Acknowledge your emotions, but don’t let them overpower you.
“When the mind gets heavy, it’s so easy for it to get illogical. And even if it’s heavy for a reason that has nothing to do with other people, it will still try to find a reason to make it for other people. So we have to be aware of these tendencies. Communicate about where you are in your own emotional spectrum because it is a spectrum. Check-in a few times a day about where you’re at. It takes mad power away from it.”
Pausing your mind will lead you to balance.
“We need to realize the mind is just like any other muscle. You are not just going to run a marathon. It’s the same way that the mind has these qualities of compassion, pausing, presence, love – all these things need to be cultivated like a muscle. When I go to these meditation courses, I realize I’m at the mental gym – I’m literally working out my mind to be more balanced. A lot of the pausing is about not speaking. I need a moment to process what I’m feeling.”
Get comfortable with the uncomfortable.
“Your intuition is going to ask you to step outside your comfort zone. It’s going to make you take that action that kind of scares you and shake up your life, but it’s going to lead to better things.”

### Your tasks:
1. Copy the passage on emotional balance word for word, between "Acknowledge your emotions, but" and "you to balance.", inclusive.
2. How many lines of the listing below contain the string "than", with case counting? Reply with the number only.

### Available data:
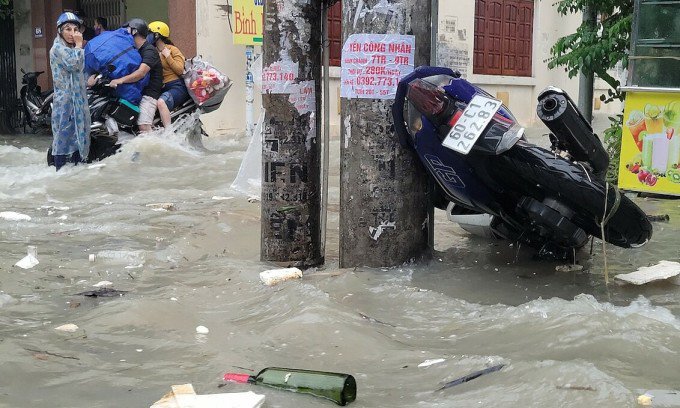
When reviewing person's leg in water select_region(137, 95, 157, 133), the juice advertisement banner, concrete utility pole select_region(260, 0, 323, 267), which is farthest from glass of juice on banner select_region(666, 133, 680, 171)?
person's leg in water select_region(137, 95, 157, 133)

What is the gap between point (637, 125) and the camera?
16.1ft

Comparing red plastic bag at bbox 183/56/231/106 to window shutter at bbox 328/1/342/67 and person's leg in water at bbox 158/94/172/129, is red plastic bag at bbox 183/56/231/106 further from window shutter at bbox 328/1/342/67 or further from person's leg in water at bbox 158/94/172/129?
window shutter at bbox 328/1/342/67

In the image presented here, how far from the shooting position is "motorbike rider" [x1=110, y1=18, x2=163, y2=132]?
9680mm

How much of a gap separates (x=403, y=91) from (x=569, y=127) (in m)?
0.85

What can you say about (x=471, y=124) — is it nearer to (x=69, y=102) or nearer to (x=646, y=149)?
(x=646, y=149)

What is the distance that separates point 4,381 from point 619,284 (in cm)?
300

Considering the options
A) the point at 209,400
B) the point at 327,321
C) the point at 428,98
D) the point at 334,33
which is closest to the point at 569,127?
the point at 428,98

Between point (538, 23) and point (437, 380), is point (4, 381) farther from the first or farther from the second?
point (538, 23)

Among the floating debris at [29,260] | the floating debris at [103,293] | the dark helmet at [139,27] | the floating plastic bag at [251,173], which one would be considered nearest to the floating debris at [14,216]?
the floating debris at [29,260]

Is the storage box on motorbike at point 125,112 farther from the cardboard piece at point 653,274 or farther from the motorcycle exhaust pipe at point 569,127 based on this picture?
the cardboard piece at point 653,274

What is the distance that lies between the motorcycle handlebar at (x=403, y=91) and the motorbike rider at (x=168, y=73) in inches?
239

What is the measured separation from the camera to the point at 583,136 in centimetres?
423

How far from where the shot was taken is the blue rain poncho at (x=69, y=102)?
337 inches

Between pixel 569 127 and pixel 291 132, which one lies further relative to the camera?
pixel 291 132
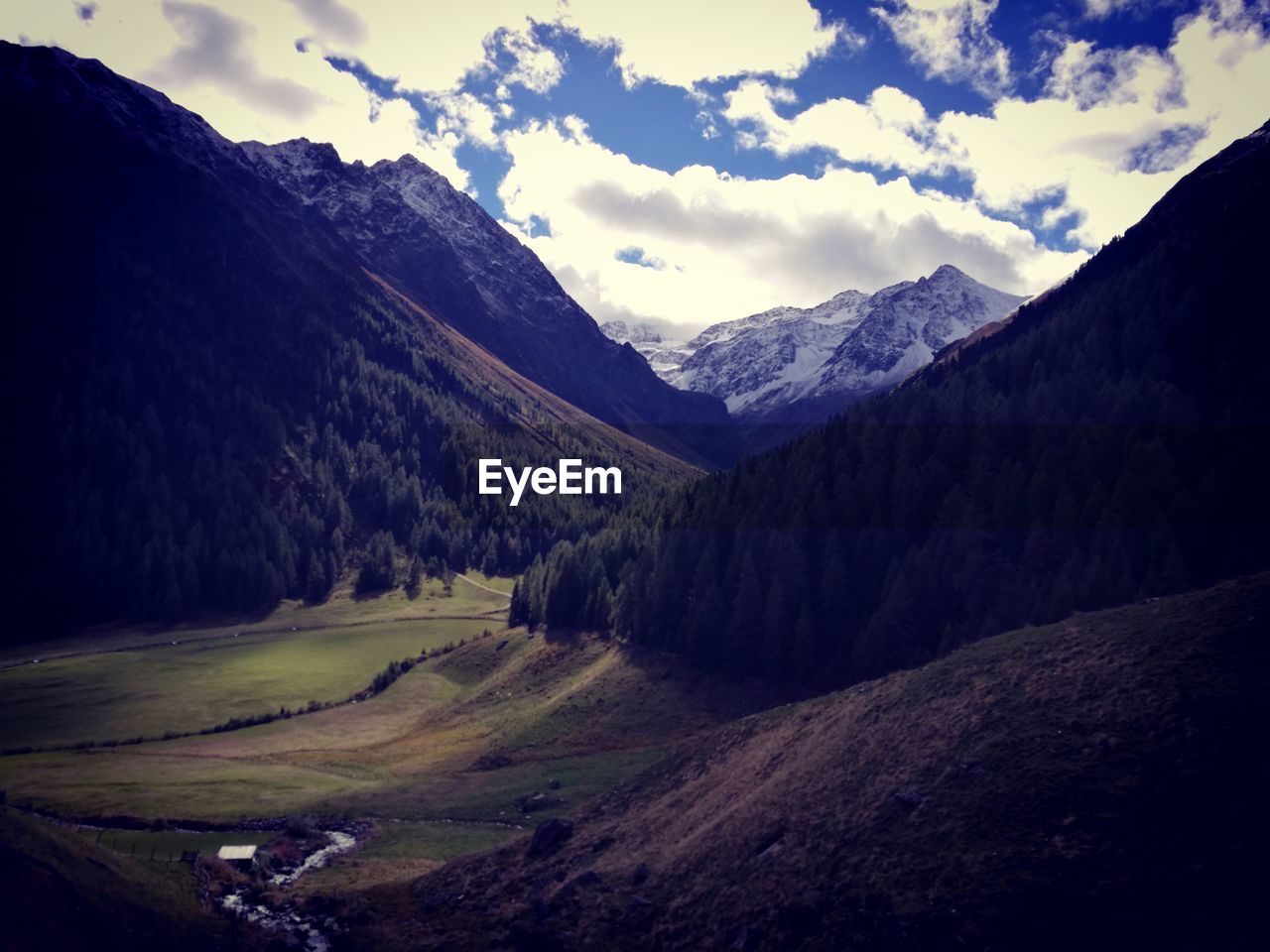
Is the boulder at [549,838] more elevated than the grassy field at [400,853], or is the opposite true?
the boulder at [549,838]

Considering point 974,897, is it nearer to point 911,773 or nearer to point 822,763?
point 911,773

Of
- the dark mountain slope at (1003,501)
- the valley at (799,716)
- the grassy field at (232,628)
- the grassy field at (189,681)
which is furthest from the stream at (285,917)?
the grassy field at (232,628)

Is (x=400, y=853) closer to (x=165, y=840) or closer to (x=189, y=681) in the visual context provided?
(x=165, y=840)

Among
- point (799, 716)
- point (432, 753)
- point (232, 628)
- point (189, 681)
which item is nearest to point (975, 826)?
point (799, 716)

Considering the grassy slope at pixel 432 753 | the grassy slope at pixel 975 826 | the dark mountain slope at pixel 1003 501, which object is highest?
the dark mountain slope at pixel 1003 501

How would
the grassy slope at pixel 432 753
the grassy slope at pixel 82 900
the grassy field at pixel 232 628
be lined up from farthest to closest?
the grassy field at pixel 232 628, the grassy slope at pixel 432 753, the grassy slope at pixel 82 900

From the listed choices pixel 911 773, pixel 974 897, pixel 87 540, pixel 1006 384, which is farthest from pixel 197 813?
pixel 87 540

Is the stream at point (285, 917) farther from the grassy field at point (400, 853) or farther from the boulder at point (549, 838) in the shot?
the boulder at point (549, 838)

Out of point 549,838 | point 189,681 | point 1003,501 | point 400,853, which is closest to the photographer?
point 549,838
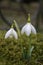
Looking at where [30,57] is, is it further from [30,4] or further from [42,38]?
[30,4]

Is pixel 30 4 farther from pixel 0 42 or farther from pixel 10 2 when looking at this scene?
pixel 0 42

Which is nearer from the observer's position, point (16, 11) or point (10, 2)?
point (16, 11)

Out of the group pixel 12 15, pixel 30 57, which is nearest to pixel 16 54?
pixel 30 57

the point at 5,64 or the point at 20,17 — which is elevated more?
the point at 20,17

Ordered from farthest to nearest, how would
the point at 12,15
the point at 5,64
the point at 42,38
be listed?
the point at 12,15 < the point at 42,38 < the point at 5,64

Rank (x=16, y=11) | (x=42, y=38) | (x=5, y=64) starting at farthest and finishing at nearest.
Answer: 1. (x=16, y=11)
2. (x=42, y=38)
3. (x=5, y=64)

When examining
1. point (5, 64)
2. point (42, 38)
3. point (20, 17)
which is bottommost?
point (5, 64)

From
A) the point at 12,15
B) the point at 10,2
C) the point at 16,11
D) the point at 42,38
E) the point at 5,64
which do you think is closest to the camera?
the point at 5,64

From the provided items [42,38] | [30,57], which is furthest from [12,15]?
[30,57]

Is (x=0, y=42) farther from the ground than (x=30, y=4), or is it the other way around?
(x=30, y=4)
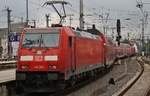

### Answers to the problems:
1.
Acknowledge your emotions, but don’t let them overpower you.
“When the mind gets heavy, it’s so easy for it to get illogical. And even if it’s heavy for a reason that has nothing to do with other people, it will still try to find a reason to make it for other people. So we have to be aware of these tendencies. Communicate about where you are in your own emotional spectrum because it is a spectrum. Check-in a few times a day about where you’re at. It takes mad power away from it.”
Pausing your mind will lead you to balance.

2. 2